Senate debates
Tuesday, 17 March 2009
Fair Work Bill 2008
In Committee
7:51 pm
Joe Ludwig (Queensland, Australian Labor Party, Manager of Government Business in the Senate) Share this | Hansard source
You on the other side made it out to be such a significant issue. I was just merely correcting the record to point out to you that from our perspective it is just simply sorting through the provisions to ensure that the Fair Work Bill provided both the flexibility and the balance that Work Choices did not have.
And turning to some of the questions that have been raised, such as whether AWAs would be allowed to exist under this regime for longer than the previous regime, the government has made commitments that all existing types of agreements will continue to operate until they are terminated or replaced by the parties. As for the question of how long particular instruments will operate, that is one for the parties themselves. The details of how transitional instruments will be dealt with will be in the transitional and consequential bill to be tabled shortly.
In respect of the question about the circumstances in which a union cannot be involved in collective bargaining, unless they choose not to be involved of course, it is when the employees decide that they do not want the union to represent them in collective bargaining. At the end of the day it really is the employees who determine who the bargaining representatives will be.
In respect of matters that are raised in relation to what perhaps we could more broadly call the definition of employees’ records, the general question seems to be around the information on matters such as criminal records, garnishee orders and disciplinary matters. The definition of an employee record is the definition from the Privacy Act. It could include these things but, subject to important conditions and amendments, the government is moving to protect the use of information. There are four things that should be noted. First, a union can only access records that are directly relevant to a breach that affects or relates to a union member, and I note that the government has distributed amendments imposing the requirement that the record must be directly relevant.

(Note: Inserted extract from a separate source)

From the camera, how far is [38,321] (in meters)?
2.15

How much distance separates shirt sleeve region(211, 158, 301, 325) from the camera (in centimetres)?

Second, the government is also moving amendments that mean a union official cannot require an employer to produce documents or records if to do so would contravene a law of the Commonwealth or a state or territory. As set out in the supplementary explanatory memorandum, an example of how this would operate is section 58 of the Child Support (Registration and Collection) Act 1988, which would mean that the information about deductions from an employee’s wages for child support could not be divulged.
Third, the Privacy Act 1988 will apply to information collected by a permit holder and, finally, the government is also moving an amendment to provide strong and unprecedented protections for information collected by a permit holder. This amendment would prohibit a person from disclosing information—not just personal information—acquired by a permit holder exercising a right of entry for purposes other than rectifying the breach. This of course would mean that, even if the permit holder were able to access such information they would face substantial penalties—anything in the order of a maximum penalty of $6,600 for an individual or $33,000 for a union—plus automatic loss of a permit if found to have contravened a provision. This government does take the issue of privacy seriously.
Another question—and I take it to be a more flippant question—was: how many amendments are there as a percentage of the bill? I do not know the precise number. I do know that there are fewer than the 337 amendments that were made to Work Choices. In addition, will there be new enterprise awards in the Forward with Fairness Bill? No, but there will be special provisions dealing with the situation of franchisees in the transitional bill which will be introduced later in the week.